Une ceinture intérieure autour des Hautes Folies délimite les terrains militaires allemands. Deux Allemands perdent la vie en les posant, ainsi qu'un Vauxois en rentrant chez lui. Après les débarquements alliés du 6 juin 1944 en Normandie et du 15 août 1944 en Provence, l'armée allemande est prise en tenaille. Alors les Allemands décident de créer les " Poches de l'Atlantique" pour gêner les Anglais et les Américains. C'est ainsi que naît la Poche de Royan qui inclut Vaux-sur-Mer.
Des premiers bombardements à l'évacuation
En septembre 1944, les Canadiens arrivés d'Angleterre brûlent des bateaux dans la Gironde et détruisent la DCA du Pas de Roquille. Le 22 novembre 1944, par ordre des autorités d'occupation, des civils sont désignés pour être évacués par un des trains qui partiront soit le vendredi 24 de la gare de Royan, soit le lundi 27 de la gare de Médis.
Après cette évacuation, il ne reste plus que 160 habitants sur 630 à Vaux-sur-Mer.
Ordinairement, trois vieux "Morane" retapés viennent plafonner à 6000 mètres au-dessus de Royan et la DCA allemande ne prend même pas la peine de les canonner. En décembre il n'en reste plus qu'un qui disparaît.

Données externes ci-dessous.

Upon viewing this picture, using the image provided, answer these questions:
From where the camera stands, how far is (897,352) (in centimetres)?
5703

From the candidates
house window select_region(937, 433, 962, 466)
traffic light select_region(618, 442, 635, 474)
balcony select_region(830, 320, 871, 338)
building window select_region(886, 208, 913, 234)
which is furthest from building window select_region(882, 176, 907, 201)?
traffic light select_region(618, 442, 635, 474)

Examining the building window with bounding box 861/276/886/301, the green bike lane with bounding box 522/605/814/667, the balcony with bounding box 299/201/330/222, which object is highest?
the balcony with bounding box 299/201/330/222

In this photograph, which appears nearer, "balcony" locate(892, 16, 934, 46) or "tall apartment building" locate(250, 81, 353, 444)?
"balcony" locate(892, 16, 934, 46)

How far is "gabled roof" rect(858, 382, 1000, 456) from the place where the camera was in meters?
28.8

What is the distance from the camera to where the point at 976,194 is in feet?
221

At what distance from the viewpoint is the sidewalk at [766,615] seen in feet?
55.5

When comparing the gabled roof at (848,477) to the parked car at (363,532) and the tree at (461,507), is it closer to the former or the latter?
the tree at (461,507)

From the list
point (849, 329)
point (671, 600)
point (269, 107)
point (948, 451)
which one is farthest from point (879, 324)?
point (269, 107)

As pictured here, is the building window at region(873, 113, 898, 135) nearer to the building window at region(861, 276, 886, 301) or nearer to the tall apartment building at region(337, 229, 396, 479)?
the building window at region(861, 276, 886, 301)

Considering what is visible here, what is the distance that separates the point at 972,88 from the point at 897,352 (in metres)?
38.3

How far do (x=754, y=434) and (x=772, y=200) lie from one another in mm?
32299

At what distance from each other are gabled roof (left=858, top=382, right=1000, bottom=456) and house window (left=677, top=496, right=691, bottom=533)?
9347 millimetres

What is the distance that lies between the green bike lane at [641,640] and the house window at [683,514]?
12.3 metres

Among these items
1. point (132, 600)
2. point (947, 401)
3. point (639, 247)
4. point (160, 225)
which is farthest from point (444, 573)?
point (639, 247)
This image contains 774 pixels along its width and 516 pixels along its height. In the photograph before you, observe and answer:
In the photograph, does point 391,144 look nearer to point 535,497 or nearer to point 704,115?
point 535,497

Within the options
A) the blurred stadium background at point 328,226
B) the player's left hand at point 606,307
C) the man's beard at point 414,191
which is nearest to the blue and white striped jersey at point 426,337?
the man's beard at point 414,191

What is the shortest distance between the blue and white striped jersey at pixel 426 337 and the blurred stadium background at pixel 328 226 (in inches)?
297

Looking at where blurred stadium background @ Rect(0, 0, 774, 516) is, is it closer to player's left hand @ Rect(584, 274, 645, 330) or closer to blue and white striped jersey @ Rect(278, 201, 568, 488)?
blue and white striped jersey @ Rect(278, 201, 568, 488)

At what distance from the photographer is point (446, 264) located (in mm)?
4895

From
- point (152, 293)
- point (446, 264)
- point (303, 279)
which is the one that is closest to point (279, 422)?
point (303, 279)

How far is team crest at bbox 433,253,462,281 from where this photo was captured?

Les Allemands affirment qu'ils les ont abattus.
Peu après, vingt trois bombardiers moyens attaquent en piqué Suzac et St-Georges - Vallières, réduisant à néant deux batteries, faisant neuf morts allemands mais démolissant 72 maisons à St Georges.
Ils sont appuyés par les canons FFI. Puis c'est successivement Belmont, Jaffe, Malakoff (2 fois) et Pontaillac.
Bombardement de jour et toujours sur des objectifs militaires signalés et repérés.
De plus, la nuit du jeudi au vendredi est marquée par le ronronnement du Postal allemand qui vient parachuter sur les arrières de la caserne Champlain les lettres et les médicaments.
Le 18 janvier 1945, une nouvelle évacuation des civils est organisée. Les Vauxois patientent devant la mairie, les pieds dans la neige.
Les cars qui doivent les prendre n'arrivent pas. Finalement, ce n'est que le 25 janvier qu'ils montent à bord de trois cars à destination de la gare de Saujon où un train les attend.
En février 1945, par ordre de la Platzkommandantur deux cents vélos doivent être fournis dont dix par la ville de Vaux. Il ne doit s'agir que de vélos hommes ou dames en bon état de fonctionnement. Au cas où le nombre ne serait pas atteint tous les vélos de la forteresse de Royan seront réquisitionnés.
Nuit du jeudi 4 au vendredi 5 janvier 1945
Cérémonial ordinaire : vrombissement de l'avion.
C'est l'avion postal, pas la peine de se déranger.
Il est 4h10 du matin, Royan est bombardé. Une première vague de 350 bombardiers Lancaster de la Royal Air Force larguent des bombes dont la plupart sont explosives et pèsent 250 kilos.
Ce bombardement dure environ vingt minutes. A 5h20, des avions sillonnent à nouveau le ciel et déversent des fusées éclairantes avec une telle prodigalité qu'aucun doute n'est permis. Il faut subir une seconde distribution ! Et pendant trente minutes c'est l'enfer. Des bombes de mille kilos parachèvent l'œuvre de destruction commencée cinquante minutes plus tôt. Le nombre de bombardiers est estimé à 300.
De Vaux-sur-Mer, il est possible d'apercevoir le ciel illuminé sans comprendre pour autant que Royan est en train d'être anéantie.
Les objectifs militaires de l'armée occupante sont peu atteints, en revanche 300 Royannais sont morts. Ce n'est que le soir que la nouvelle parvient à Vaux-sur-Mer. Alors, certains Vauxois commencent à construire des abris.